**Task details**: Take the line that contains "Placing farthest first" as the first and the last line of the material as the final one; set down exactly the lines in that span.

━━━━━━━━━━

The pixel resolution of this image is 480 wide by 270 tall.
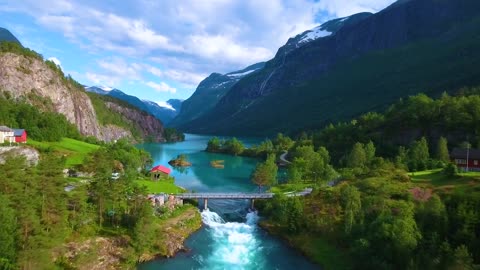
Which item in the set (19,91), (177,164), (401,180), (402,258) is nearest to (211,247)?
(402,258)

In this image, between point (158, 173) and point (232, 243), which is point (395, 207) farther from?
point (158, 173)

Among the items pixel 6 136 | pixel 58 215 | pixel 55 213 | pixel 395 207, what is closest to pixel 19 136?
pixel 6 136

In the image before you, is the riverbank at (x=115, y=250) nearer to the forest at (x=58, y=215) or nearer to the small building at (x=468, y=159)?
the forest at (x=58, y=215)

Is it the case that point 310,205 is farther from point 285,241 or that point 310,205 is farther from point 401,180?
point 401,180

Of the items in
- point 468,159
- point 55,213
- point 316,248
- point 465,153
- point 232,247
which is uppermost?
point 465,153

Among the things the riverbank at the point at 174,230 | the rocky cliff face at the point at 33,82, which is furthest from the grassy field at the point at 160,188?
the rocky cliff face at the point at 33,82

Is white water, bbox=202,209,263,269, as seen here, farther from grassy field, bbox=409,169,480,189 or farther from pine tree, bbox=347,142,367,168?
pine tree, bbox=347,142,367,168
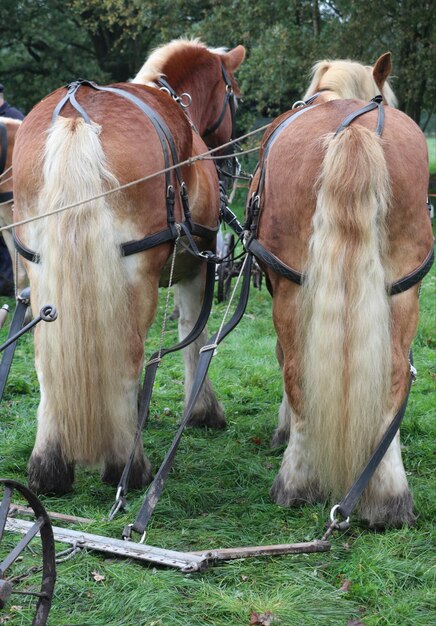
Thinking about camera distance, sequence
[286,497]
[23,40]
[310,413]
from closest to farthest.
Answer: [310,413], [286,497], [23,40]

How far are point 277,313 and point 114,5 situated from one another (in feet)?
43.4

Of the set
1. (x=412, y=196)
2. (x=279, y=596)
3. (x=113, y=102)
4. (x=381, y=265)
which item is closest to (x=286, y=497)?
(x=279, y=596)

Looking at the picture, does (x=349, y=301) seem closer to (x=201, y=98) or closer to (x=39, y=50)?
(x=201, y=98)

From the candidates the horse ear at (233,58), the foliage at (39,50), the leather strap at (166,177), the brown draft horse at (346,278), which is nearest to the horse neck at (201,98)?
the horse ear at (233,58)

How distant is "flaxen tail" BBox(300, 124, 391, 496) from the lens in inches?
129

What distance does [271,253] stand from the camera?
11.9 ft

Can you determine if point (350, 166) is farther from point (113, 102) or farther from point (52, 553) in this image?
point (52, 553)

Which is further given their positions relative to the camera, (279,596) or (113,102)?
(113,102)

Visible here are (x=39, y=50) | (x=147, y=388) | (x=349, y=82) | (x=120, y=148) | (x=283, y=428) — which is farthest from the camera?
(x=39, y=50)

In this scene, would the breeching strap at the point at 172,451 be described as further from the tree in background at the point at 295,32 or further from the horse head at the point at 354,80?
the tree in background at the point at 295,32

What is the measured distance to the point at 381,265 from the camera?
3367mm

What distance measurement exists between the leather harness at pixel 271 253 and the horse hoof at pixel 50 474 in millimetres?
1418

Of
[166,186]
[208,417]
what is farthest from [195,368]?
[166,186]

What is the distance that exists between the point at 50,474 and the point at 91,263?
112 centimetres
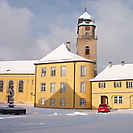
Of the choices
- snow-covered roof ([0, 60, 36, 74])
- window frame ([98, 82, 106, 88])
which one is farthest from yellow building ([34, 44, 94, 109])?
snow-covered roof ([0, 60, 36, 74])

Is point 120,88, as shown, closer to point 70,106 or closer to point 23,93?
point 70,106

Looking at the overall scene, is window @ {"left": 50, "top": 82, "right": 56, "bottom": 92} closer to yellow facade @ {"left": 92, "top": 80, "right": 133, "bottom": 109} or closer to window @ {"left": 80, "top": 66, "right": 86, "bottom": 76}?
window @ {"left": 80, "top": 66, "right": 86, "bottom": 76}

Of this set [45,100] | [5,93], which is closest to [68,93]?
[45,100]

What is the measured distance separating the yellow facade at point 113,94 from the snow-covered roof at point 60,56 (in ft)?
18.3

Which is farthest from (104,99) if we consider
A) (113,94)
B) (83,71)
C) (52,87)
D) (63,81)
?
(52,87)

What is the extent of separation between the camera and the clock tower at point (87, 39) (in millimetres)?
50688

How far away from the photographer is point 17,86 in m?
47.1

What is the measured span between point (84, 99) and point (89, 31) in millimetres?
18778

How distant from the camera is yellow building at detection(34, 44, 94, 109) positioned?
3841cm

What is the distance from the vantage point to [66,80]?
39.2 m

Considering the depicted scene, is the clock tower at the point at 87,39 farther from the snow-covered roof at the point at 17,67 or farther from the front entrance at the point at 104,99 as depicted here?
the front entrance at the point at 104,99

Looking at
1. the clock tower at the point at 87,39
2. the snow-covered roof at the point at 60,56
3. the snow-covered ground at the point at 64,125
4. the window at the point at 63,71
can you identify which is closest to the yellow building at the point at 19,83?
the snow-covered roof at the point at 60,56

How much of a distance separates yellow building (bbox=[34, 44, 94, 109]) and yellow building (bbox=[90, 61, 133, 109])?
1318 millimetres

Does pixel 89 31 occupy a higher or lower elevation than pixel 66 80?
higher
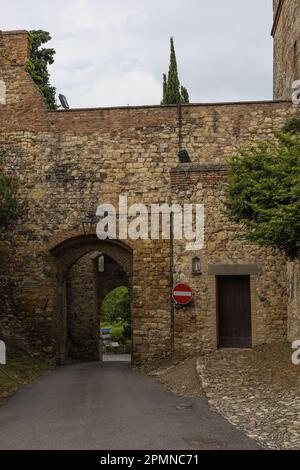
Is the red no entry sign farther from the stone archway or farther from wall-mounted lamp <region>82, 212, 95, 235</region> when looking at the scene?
wall-mounted lamp <region>82, 212, 95, 235</region>

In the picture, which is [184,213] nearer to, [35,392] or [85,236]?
[85,236]

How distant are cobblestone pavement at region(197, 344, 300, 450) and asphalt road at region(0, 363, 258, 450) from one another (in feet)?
1.06

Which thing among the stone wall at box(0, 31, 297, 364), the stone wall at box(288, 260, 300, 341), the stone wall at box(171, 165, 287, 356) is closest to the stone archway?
the stone wall at box(0, 31, 297, 364)

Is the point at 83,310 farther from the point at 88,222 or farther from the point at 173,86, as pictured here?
the point at 173,86

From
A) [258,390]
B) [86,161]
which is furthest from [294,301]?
[86,161]

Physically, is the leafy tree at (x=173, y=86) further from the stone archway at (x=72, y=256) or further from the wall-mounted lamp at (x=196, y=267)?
the wall-mounted lamp at (x=196, y=267)

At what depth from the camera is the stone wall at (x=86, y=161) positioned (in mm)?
16656

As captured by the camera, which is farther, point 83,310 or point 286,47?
point 83,310

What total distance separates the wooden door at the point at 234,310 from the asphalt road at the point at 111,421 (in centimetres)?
313

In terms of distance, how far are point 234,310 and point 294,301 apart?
7.17 feet

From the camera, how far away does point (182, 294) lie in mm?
14617

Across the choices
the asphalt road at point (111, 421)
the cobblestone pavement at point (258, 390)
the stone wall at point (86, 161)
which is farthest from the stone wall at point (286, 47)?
the asphalt road at point (111, 421)

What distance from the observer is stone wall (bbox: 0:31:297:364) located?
16.7 m

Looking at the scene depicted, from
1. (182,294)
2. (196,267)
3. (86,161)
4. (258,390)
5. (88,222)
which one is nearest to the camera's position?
(258,390)
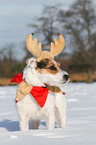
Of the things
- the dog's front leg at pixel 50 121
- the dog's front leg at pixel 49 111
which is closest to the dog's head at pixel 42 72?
the dog's front leg at pixel 49 111

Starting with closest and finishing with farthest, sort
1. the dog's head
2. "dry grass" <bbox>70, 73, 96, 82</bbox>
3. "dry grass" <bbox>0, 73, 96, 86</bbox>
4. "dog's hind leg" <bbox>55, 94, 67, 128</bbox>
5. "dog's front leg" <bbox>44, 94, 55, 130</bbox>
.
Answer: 1. the dog's head
2. "dog's front leg" <bbox>44, 94, 55, 130</bbox>
3. "dog's hind leg" <bbox>55, 94, 67, 128</bbox>
4. "dry grass" <bbox>0, 73, 96, 86</bbox>
5. "dry grass" <bbox>70, 73, 96, 82</bbox>

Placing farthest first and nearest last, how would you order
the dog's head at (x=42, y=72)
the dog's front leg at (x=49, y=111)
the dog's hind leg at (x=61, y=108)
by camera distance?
1. the dog's hind leg at (x=61, y=108)
2. the dog's front leg at (x=49, y=111)
3. the dog's head at (x=42, y=72)

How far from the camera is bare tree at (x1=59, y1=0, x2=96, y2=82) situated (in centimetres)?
2517

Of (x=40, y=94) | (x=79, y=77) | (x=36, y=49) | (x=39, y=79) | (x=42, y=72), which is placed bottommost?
(x=79, y=77)

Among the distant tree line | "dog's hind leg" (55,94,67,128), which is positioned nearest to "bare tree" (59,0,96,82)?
the distant tree line

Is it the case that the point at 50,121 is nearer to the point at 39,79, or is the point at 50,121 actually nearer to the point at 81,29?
the point at 39,79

━━━━━━━━━━

**Exercise answer**:
Placing farthest first and nearest last, how would you order
the dog's head at (x=42, y=72)
the dog's front leg at (x=49, y=111)
the dog's hind leg at (x=61, y=108)
by camera distance?
1. the dog's hind leg at (x=61, y=108)
2. the dog's front leg at (x=49, y=111)
3. the dog's head at (x=42, y=72)

How far from the camera is bare tree at (x1=59, y1=0, x2=96, y2=82) situated (in centimetres)?
2517

Of (x=40, y=94) | (x=79, y=77) | (x=36, y=49) | (x=39, y=79) | (x=42, y=72), which is placed bottommost?
(x=79, y=77)

Among the distant tree line | "dog's hind leg" (55,94,67,128), which is positioned nearest to "bare tree" (59,0,96,82)?
the distant tree line

Is it the case that the point at 50,121 is nearer to the point at 39,79, or is the point at 50,121 actually nearer to the point at 81,29?
the point at 39,79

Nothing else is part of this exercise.